Silence crashed over the table.
Harry’s eyes went wide. “Well,” he said faintly. “That’s a twist!”
“You mean… our queen?” Drew asked.
“The one we slave for in the mines day after day? Sending her jewels and gems in exchange for scraps?” Silas asked.
She nodded.
Gage slapped Silas on the side of the head as if to say “obviously” and “shut up” simultaneously.
And so she told them. Not everything at once—she couldn’t.
But enough. She told them about her parents: her father’s warmth, her mother’s cold beauty.
She spoke of her father’s death, how they never found the killer, and of her mother’s protection that felt more like a cage.

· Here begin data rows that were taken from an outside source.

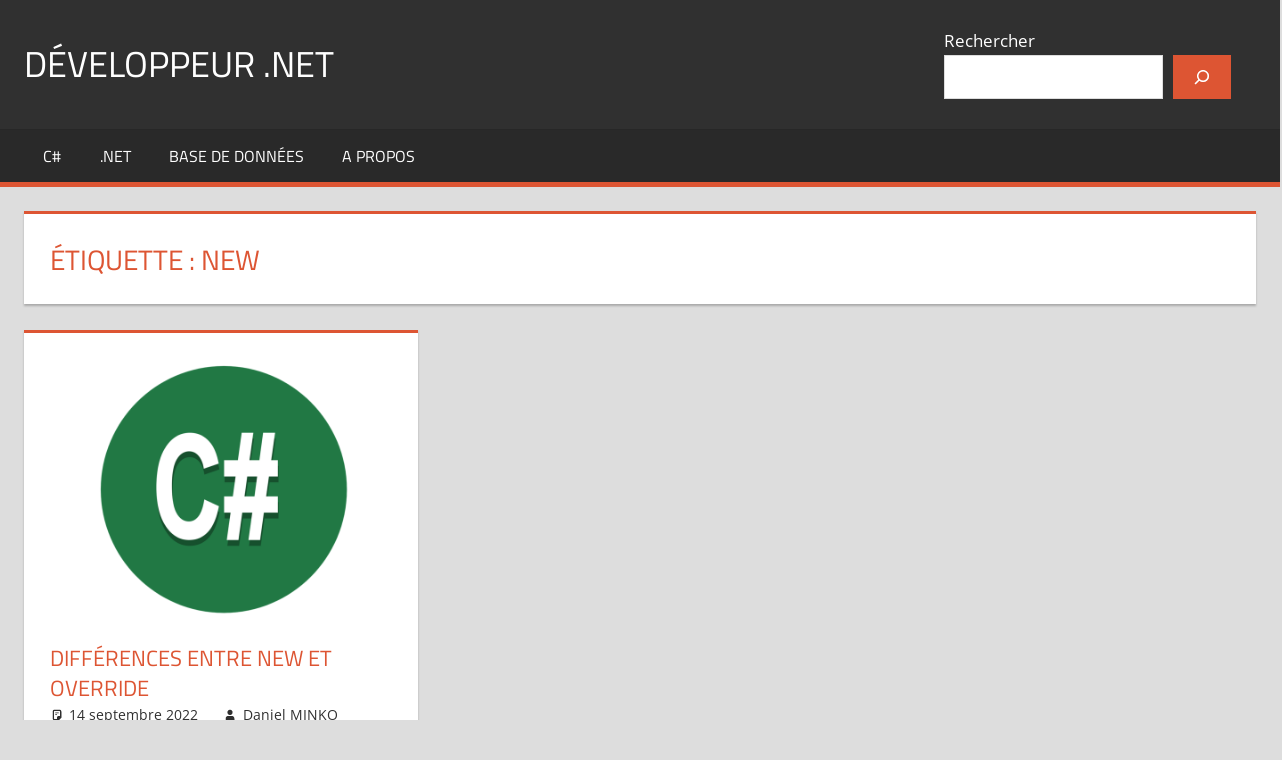

--- FILE ---
content_type: text/html; charset=utf-8
request_url: https://www.google.com/recaptcha/api2/aframe
body_size: 267
content:
<!DOCTYPE HTML><html><head><meta http-equiv="content-type" content="text/html; charset=UTF-8"></head><body><script nonce="ZNk2oidiCULuP_ypSA8E1Q">/** Anti-fraud and anti-abuse applications only. See google.com/recaptcha */ try{var clients={'sodar':'https://pagead2.googlesyndication.com/pagead/sodar?'};window.addEventListener("message",function(a){try{if(a.source===window.parent){var b=JSON.parse(a.data);var c=clients[b['id']];if(c){var d=document.createElement('img');d.src=c+b['params']+'&rc='+(localStorage.getItem("rc::a")?sessionStorage.getItem("rc::b"):"");window.document.body.appendChild(d);sessionStorage.setItem("rc::e",parseInt(sessionStorage.getItem("rc::e")||0)+1);localStorage.setItem("rc::h",'1768830084739');}}}catch(b){}});window.parent.postMessage("_grecaptcha_ready", "*");}catch(b){}</script></body></html>

--- FILE ---
content_type: application/javascript; charset=utf-8
request_url: https://fundingchoicesmessages.google.com/f/AGSKWxVwlkM6piy_4tAhyuYh7HBWPn2yPK3ySImEpBbuinV1q0WObgILCPfiMsS9lOpvhtRit5uKhrm0dBRuuUxLiG3qZmB3pgseaIDobnQzK66YOPZBY6kdiqJLgiOfw3IY5ysj1pKI8TaMpDngsHbhbHbxlD-EU7PstAkVfytnLaJP-eC7cywSf3jf1rfj/_/s_ad.aspx?/adscale./ads300x250./adutil./ads/intermarkets_
body_size: -1292
content:
window['a877788f-e1ab-429a-9f98-07317de4e949'] = true;

--- FILE ---
content_type: application/javascript; charset=utf-8
request_url: https://fundingchoicesmessages.google.com/f/AGSKWxVlGtGu4E8293hVenQ3L21N1qjHJ8j_xoFTNIGHXE_mynkY_ocZrRLXsa-O-wI4iS8HFMy26QoR9r0Gnoa_MJEvWmQFMlk88ZsG9tI8OadpFonDFhAL5u9E_1ctJ3OQ0NQlwOioeg==?fccs=W251bGwsbnVsbCxudWxsLG51bGwsbnVsbCxudWxsLFsxNzY4ODMwMDg0LDk0NzAwMDAwMF0sbnVsbCxudWxsLG51bGwsW251bGwsWzcsNl0sbnVsbCxudWxsLG51bGwsbnVsbCxudWxsLG51bGwsbnVsbCxudWxsLG51bGwsM10sImh0dHBzOi8vZGV2LWRvdC5uZXQvZXRpcXVldHRlL25ldy8iLG51bGwsW1s4LCJNOWxrelVhWkRzZyJdLFs5LCJlbi1VUyJdLFsxNiwiWzEsMSwxXSJdLFsxOSwiMiJdLFsxNywiWzBdIl0sWzI0LCIiXSxbMjUsIltbOTUzNDAyNTIsOTUzNDAyNTRdXSJdLFsyOSwiZmFsc2UiXV1d
body_size: 115
content:
if (typeof __googlefc.fcKernelManager.run === 'function') {"use strict";this.default_ContributorServingResponseClientJs=this.default_ContributorServingResponseClientJs||{};(function(_){var window=this;
try{
var np=function(a){this.A=_.t(a)};_.u(np,_.J);var op=function(a){this.A=_.t(a)};_.u(op,_.J);op.prototype.getWhitelistStatus=function(){return _.F(this,2)};var pp=function(a){this.A=_.t(a)};_.u(pp,_.J);var qp=_.Zc(pp),rp=function(a,b,c){this.B=a;this.j=_.A(b,np,1);this.l=_.A(b,_.Nk,3);this.F=_.A(b,op,4);a=this.B.location.hostname;this.D=_.Dg(this.j,2)&&_.O(this.j,2)!==""?_.O(this.j,2):a;a=new _.Og(_.Ok(this.l));this.C=new _.bh(_.q.document,this.D,a);this.console=null;this.o=new _.jp(this.B,c,a)};
rp.prototype.run=function(){if(_.O(this.j,3)){var a=this.C,b=_.O(this.j,3),c=_.dh(a),d=new _.Ug;b=_.fg(d,1,b);c=_.C(c,1,b);_.hh(a,c)}else _.eh(this.C,"FCNEC");_.lp(this.o,_.A(this.l,_.Ae,1),this.l.getDefaultConsentRevocationText(),this.l.getDefaultConsentRevocationCloseText(),this.l.getDefaultConsentRevocationAttestationText(),this.D);_.mp(this.o,_.F(this.F,1),this.F.getWhitelistStatus());var e;a=(e=this.B.googlefc)==null?void 0:e.__executeManualDeployment;a!==void 0&&typeof a==="function"&&_.Qo(this.o.G,
"manualDeploymentApi")};var sp=function(){};sp.prototype.run=function(a,b,c){var d;return _.v(function(e){d=qp(b);(new rp(a,d,c)).run();return e.return({})})};_.Rk(7,new sp);
}catch(e){_._DumpException(e)}
}).call(this,this.default_ContributorServingResponseClientJs);
// Google Inc.

//# sourceURL=/_/mss/boq-content-ads-contributor/_/js/k=boq-content-ads-contributor.ContributorServingResponseClientJs.en_US.M9lkzUaZDsg.es5.O/d=1/exm=ad_blocking_detection_executable,kernel_loader,loader_js_executable/ed=1/rs=AJlcJMzanTQvnnVdXXtZinnKRQ21NfsPog/m=cookie_refresh_executable
__googlefc.fcKernelManager.run('\x5b\x5b\x5b7,\x22\x5b\x5bnull,\\\x22dev-dot.net\\\x22,\\\x22AKsRol8YMGWNDtexQROyv9XoNf2DtZarRDED-zmLAPkJZ1i85o0pxM8O3yOMYUzkNXDrVJPj24aKZL6B6syPBT_vsfXugbn6hUxbfAxkVFmzfi49auCQFNAfDVVB2AAn7KsyedO9oIJ1iBObAUGrl0RbZcjUo6LqBQ\\\\u003d\\\\u003d\\\x22\x5d,null,\x5b\x5bnull,null,null,\\\x22https:\/\/fundingchoicesmessages.google.com\/f\/AGSKWxVTWcZlvUaNOGGa-FmFl06NSlKVojxFHyWnfYMNcmXumBYjsGB2ZVUYw94NcTipVHhiyONsxM8tXka_TDhs3Dm8xG0-gxyQ3G_z-biucQb5MPVNL-766dkM6mrwLBEUVicpbLN4RA\\\\u003d\\\\u003d\\\x22\x5d,null,null,\x5bnull,null,null,\\\x22https:\/\/fundingchoicesmessages.google.com\/el\/AGSKWxWIy1TFG70hxzTREkLSZp13LsG1b9z7HNfzCmofqmqglNA7fSVgLop6Cn5BvSadqYx0KbdSZseD5eFN4v2D66g3BBC8O0h2PnOulR_zLXlePt7U7eQa-uyeHY-u11K8mo_YPih0vw\\\\u003d\\\\u003d\\\x22\x5d,null,\x5bnull,\x5b7,6\x5d,null,null,null,null,null,null,null,null,null,3\x5d\x5d,\x5b2,1\x5d\x5d\x22\x5d\x5d,\x5bnull,null,null,\x22https:\/\/fundingchoicesmessages.google.com\/f\/AGSKWxWgM4qDcCiX7tJGAovHh5GSINtEY6tttEskOqH9HgnLhkr0pn16sk9qMukQKgDyn5PbovYSniZHZCl6wls8D7ynt_1hBiqY0vUSMsVSwiUObdFVzJ0II9Uxc53Y_9dWZ4Ipf0YpPQ\\u003d\\u003d\x22\x5d\x5d');}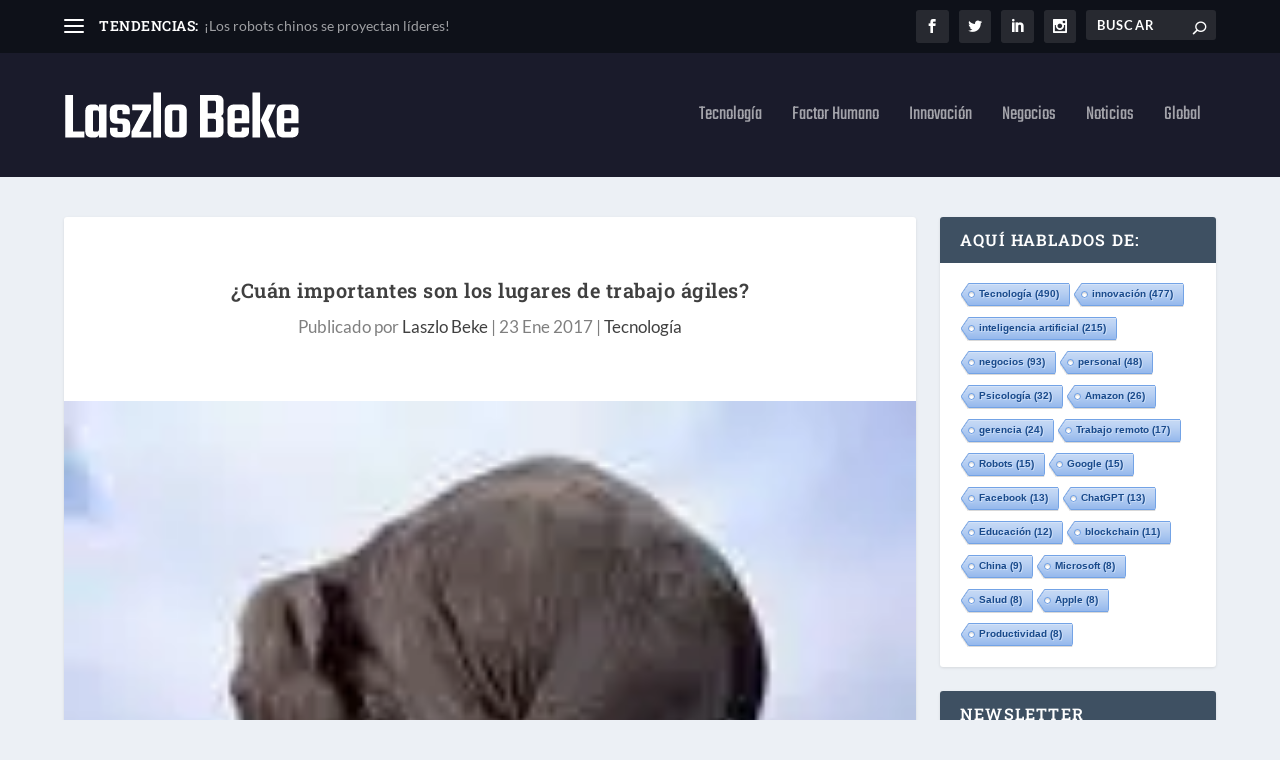

--- FILE ---
content_type: image/svg+xml
request_url: https://laszlobeke.com/wp-content/uploads/2021/06/logo.svg
body_size: 984
content:
<?xml version="1.0" encoding="utf-8"?>
<!-- Generator: Adobe Illustrator 24.0.2, SVG Export Plug-In . SVG Version: 6.00 Build 0)  -->
<svg version="1.1" id="Capa_1" xmlns="http://www.w3.org/2000/svg" xmlns:xlink="http://www.w3.org/1999/xlink" x="0px" y="0px"
	 viewBox="0 0 240 65" style="enable-background:new 0 0 240 65;" xml:space="preserve">
<style type="text/css">
	.st0{fill:#FFFFFF;}
</style>
<g>
	<path class="st0" d="M9.18,49.38h11.53v6.03H1.29V12.19h7.89V49.38z"/>
	<path class="st0" d="M35.66,21.78h7.68v33.63h-7.82v-2.88c-0.69,1.92-2.26,2.88-4.73,2.88h-2.13c-4.67,0-7-2.26-7-6.78V28.56
		c0-4.52,2.33-6.78,7-6.78h2.13c2.7,0,4.32,1.1,4.87,3.29V21.78z M31.34,49.38h2.06c1.42,0,2.13-0.75,2.13-2.26V30.07
		c0-1.51-0.71-2.26-2.13-2.26h-2.06c-0.73,0-1.23,0.13-1.51,0.38c-0.27,0.25-0.41,0.74-0.41,1.47v17.88c0,0.73,0.14,1.22,0.41,1.47
		S30.61,49.38,31.34,49.38z"/>
	<path class="st0" d="M59.67,48.01v-4.73c0-0.73-0.14-1.22-0.41-1.47c-0.27-0.25-0.8-0.38-1.58-0.38h-3.7
		c-4.89,0-7.34-2.24-7.34-6.71v-6.16c0-4.52,2.49-6.78,7.48-6.78h5.42c4.94,0,7.41,2.26,7.41,6.78v3.15h-7.48v-2.53
		c0-0.73-0.14-1.22-0.41-1.47c-0.27-0.25-0.78-0.38-1.51-0.38h-1.37c-0.78,0-1.3,0.13-1.58,0.38c-0.27,0.25-0.41,0.74-0.41,1.47
		v4.93c0,0.73,0.14,1.22,0.41,1.47c0.27,0.25,0.8,0.38,1.58,0.38h3.7c4.94,0,7.41,2.24,7.41,6.71v5.96c0,4.52-2.49,6.78-7.48,6.78
		h-5.56c-4.99,0-7.48-2.26-7.48-6.78v-3.08h7.62v2.47c0,0.73,0.14,1.22,0.41,1.47s0.78,0.38,1.51,0.38h1.37
		c0.78,0,1.3-0.13,1.58-0.38S59.67,48.74,59.67,48.01z"/>
	<path class="st0" d="M88.76,49.59v5.82H68.52v-5.82l11.8-21.98H69.28v-5.82h19.21v5.82L76.55,49.59H88.76z"/>
	<path class="st0" d="M98.64,55.41h-7.75V9.59h7.75V55.41z"/>
	<path class="st0" d="M109.82,21.78h7.75c4.85,0,7.27,2.26,7.27,6.78v20.07c0,4.52-2.43,6.78-7.27,6.78h-7.75
		c-4.89,0-7.34-2.26-7.34-6.78V28.56C102.48,24.04,104.93,21.78,109.82,21.78z M117.23,47.74V29.45c0-0.73-0.14-1.22-0.41-1.47
		c-0.27-0.25-0.8-0.38-1.58-0.38h-3.16c-0.78,0-1.3,0.13-1.58,0.38c-0.27,0.25-0.41,0.74-0.41,1.47v18.29
		c0,0.73,0.14,1.22,0.41,1.47c0.27,0.25,0.8,0.38,1.58,0.38h3.16c0.78,0,1.3-0.13,1.58-0.38C117.09,48.96,117.23,48.47,117.23,47.74
		z"/>
	<path class="st0" d="M138.36,12.19h16.46c4.98,0,7.48,2.26,7.48,6.78v9.31c0,2.88-0.96,4.63-2.88,5.27
		c1.92,0.64,2.88,2.28,2.88,4.93v10.14c0,4.52-2.49,6.78-7.48,6.78h-16.46V12.19z M154.48,28.84V19.8c0-0.73-0.14-1.22-0.41-1.47
		c-0.27-0.25-0.8-0.38-1.58-0.38h-6.24v12.74h6.24c0.78,0,1.3-0.13,1.58-0.38C154.35,30.06,154.48,29.57,154.48,28.84z
		 M154.48,47.81v-9.52c0-0.73-0.14-1.22-0.41-1.47s-0.8-0.38-1.58-0.38h-6.24v13.22h6.24c0.78,0,1.3-0.13,1.58-0.38
		C154.35,49.03,154.48,48.54,154.48,47.81z"/>
	<path class="st0" d="M173.62,21.78h7.27c4.94,0,7.41,2.26,7.41,6.78v12.26h-14.61v6.92c0,0.73,0.13,1.22,0.38,1.47
		c0.25,0.25,0.77,0.38,1.54,0.38h3.16c0.73,0,1.24-0.13,1.51-0.38c0.27-0.25,0.41-0.74,0.41-1.47V45.2h7.55v3.42
		c0,4.52-2.49,6.78-7.48,6.78h-7.13c-4.99,0-7.48-2.26-7.48-6.78V28.56C166.14,24.04,168.64,21.78,173.62,21.78z M173.69,35.82h7.13
		v-6.44c0-0.73-0.14-1.22-0.41-1.47c-0.27-0.25-0.78-0.38-1.51-0.38h-3.29c-0.73,0-1.24,0.13-1.51,0.38
		c-0.27,0.25-0.41,0.74-0.41,1.47V35.82z"/>
	<path class="st0" d="M191.67,55.41V9.59h7.75v45.82H191.67z M215.47,21.78l-7.55,16.16l7.55,17.46h-8.16l-7.27-17.46l7.34-16.16
		H215.47z"/>
	<path class="st0" d="M223.91,21.78h7.27c4.94,0,7.41,2.26,7.41,6.78v12.26h-14.61v6.92c0,0.73,0.13,1.22,0.38,1.47
		c0.25,0.25,0.77,0.38,1.54,0.38h3.16c0.73,0,1.24-0.13,1.51-0.38c0.27-0.25,0.41-0.74,0.41-1.47V45.2h7.55v3.42
		c0,4.52-2.49,6.78-7.48,6.78h-7.13c-4.99,0-7.48-2.26-7.48-6.78V28.56C216.43,24.04,218.92,21.78,223.91,21.78z M223.98,35.82h7.13
		v-6.44c0-0.73-0.14-1.22-0.41-1.47c-0.27-0.25-0.78-0.38-1.51-0.38h-3.29c-0.73,0-1.24,0.13-1.51,0.38
		c-0.27,0.25-0.41,0.74-0.41,1.47V35.82z"/>
</g>
</svg>


--- FILE ---
content_type: text/javascript
request_url: https://laszlobeke.com/wp-content/uploads/custom-css-js/6842.js?v=1094
body_size: -67
content:
/******* Do not edit this file *******
Simple Custom CSS and JS - by Silkypress.com
Saved: Feb 07 2022 | 18:52:23 */
 

jQuery(document).ready(function( $ ){
     $( "li.et-extra-social-icon.googleplus > a" ).removeClass( "et-extra-icon-googleplus" ).addClass( "et-extra-icon-linkedin" );
});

Her voice grew flatter as she reached the next part.
Their reactions were not as shocked as she had expected. She was sure by now they suspected she was not being truthful about her past, but she thought the revelation that she was a princess might cause more of a stir.
She told them about the ball that never was for her—the corset laces drawn tighter and tighter until blackness took her.
The gift of a comb, encrusted with gems from their mines, too pretty to be trusted.
The sting and the plunge into sleep. She hesitated, then went on.
She spoke of waking in the forest with a knife at her throat and Hunter’s breath hot on her ear.
Of the way he’d called her Liora in the dark.
She didn’t give them details. She didn’t need to.
The way her hand unconsciously went to her ribs, the way her mouth trembled on the word “virginity,” painted enough.